BUSINESS
08/31/2018 14:13 EDT | Updated 08/31/2018 14:31 EDT

A Major Recession Indicator Suggests Canada’s Economy Risks Hitting ‘Brick Wall’

The Bank of Canada is shrugging off a potential sign of a slowdown ahead.

Businessman standing in front of the panel with financial statistics
D-Keine via Getty Images
Businessman standing in front of the panel with financial statistics

The Canadian economy has been on a hot streak recently, but a closely-watched indicator of tough times suggests the country may be in for an economic slowdown within the next two years.

The indicator that's flashing red is called the "yield curve," and it has to do with the interest paid on government debt.

What is a yield curve?

Like other governments, Canada issues bonds (i.e. borrows money) on the open market. Typically, buyers of those bonds demand a higher interest rate for long-term debt than for short-term debt.

That just makes sense: If you're going to lend for longer, you're taking a larger risk, so you demand more reward. This trend of interest rates rising for longer-term debt is called the "yield curve."

But sometimes, investors demand higher interest rates on short-term debt than on long-term debt. Analysts call this an "inverted yield curve," and it's taken very seriously because it's very good at predicting recessions.

========================

**PROMPT 1**:
Answer these questions from the yield curve article:
(a) Within what period may Canada face an economic slowdown?
(b) Compared with short-term debt, what do bond buyers typically demand for long-term debt?
(c) What do analysts call it when investors demand higher interest rates on short-term debt than on long-term debt?
**PROMPT 2**: Reproduce the yield curve article word for word from "The indicator that's" to "for short-term debt.".
**PROMPT 3**:
For each statement, state whether it agrees with the yield curve article, and quote the words that decide it:
(a) The Bank of Canada treats the potential slowdown signal as cause for alarm.
(b) Canada borrows money by issuing bonds on the open market.
(c) An inverted yield curve is considered a poor predictor of recessions.

========================

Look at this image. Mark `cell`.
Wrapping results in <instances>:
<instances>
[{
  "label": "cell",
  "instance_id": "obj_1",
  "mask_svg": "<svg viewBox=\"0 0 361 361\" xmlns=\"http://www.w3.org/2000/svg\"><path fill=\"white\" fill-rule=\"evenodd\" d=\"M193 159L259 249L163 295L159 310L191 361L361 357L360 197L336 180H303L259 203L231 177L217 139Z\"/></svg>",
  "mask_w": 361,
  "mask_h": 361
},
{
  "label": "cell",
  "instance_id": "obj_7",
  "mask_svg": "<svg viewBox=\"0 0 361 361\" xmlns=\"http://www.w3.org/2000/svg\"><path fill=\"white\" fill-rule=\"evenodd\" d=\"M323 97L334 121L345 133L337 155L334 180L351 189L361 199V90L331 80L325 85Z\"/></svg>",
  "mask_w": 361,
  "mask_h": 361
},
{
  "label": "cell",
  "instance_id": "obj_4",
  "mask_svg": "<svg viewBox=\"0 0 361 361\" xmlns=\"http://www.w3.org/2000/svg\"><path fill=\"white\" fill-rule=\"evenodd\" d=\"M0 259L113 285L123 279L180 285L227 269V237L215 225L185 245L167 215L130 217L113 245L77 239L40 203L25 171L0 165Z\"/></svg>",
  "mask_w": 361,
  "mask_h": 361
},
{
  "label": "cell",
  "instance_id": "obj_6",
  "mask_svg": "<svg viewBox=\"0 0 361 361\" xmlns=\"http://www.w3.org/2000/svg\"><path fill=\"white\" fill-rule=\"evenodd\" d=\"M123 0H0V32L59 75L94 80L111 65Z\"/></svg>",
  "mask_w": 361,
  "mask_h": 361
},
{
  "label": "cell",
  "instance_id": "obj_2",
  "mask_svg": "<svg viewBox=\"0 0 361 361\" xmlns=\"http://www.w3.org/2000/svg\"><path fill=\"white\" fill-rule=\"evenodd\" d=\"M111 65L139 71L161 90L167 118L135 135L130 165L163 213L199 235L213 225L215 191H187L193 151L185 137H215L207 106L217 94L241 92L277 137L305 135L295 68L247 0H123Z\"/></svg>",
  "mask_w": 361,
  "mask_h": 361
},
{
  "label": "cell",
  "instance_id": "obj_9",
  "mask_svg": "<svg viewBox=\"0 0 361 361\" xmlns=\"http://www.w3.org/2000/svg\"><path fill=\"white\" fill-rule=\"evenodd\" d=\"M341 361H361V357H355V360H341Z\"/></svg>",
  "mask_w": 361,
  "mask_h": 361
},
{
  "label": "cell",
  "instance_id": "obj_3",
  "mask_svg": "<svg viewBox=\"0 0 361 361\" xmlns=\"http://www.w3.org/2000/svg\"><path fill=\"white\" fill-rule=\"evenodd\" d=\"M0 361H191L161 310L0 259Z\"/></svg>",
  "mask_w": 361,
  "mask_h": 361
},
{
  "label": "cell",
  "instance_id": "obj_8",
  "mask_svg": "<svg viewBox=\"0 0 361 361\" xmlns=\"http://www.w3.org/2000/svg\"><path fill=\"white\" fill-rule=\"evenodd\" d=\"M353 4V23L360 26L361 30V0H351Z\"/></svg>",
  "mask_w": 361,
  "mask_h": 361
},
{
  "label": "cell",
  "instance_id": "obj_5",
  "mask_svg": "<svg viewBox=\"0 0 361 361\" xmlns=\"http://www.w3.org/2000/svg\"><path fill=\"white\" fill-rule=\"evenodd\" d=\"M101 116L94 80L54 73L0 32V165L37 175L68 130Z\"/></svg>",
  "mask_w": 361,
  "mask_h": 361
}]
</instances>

========================

**EXERCISE OUTPUT 1**:
(a) Within the next two years.
(b) A higher interest rate.
(c) An "inverted yield curve."

**EXERCISE OUTPUT 2**:
The indicator that's flashing red is called the "yield curve," and it has to do with the interest paid on government debt.

What is a yield curve?

Like other governments, Canada issues bonds (i.e. borrows money) on the open market. Typically, buyers of those bonds demand a higher interest rate for long-term debt than for short-term debt.

**EXERCISE OUTPUT 3**:
(a) No: "The Bank of Canada is shrugging off a potential sign of a slowdown ahead."
(b) Yes: "Canada issues bonds (i.e. borrows money) on the open market."
(c) No: "it's very good at predicting recessions."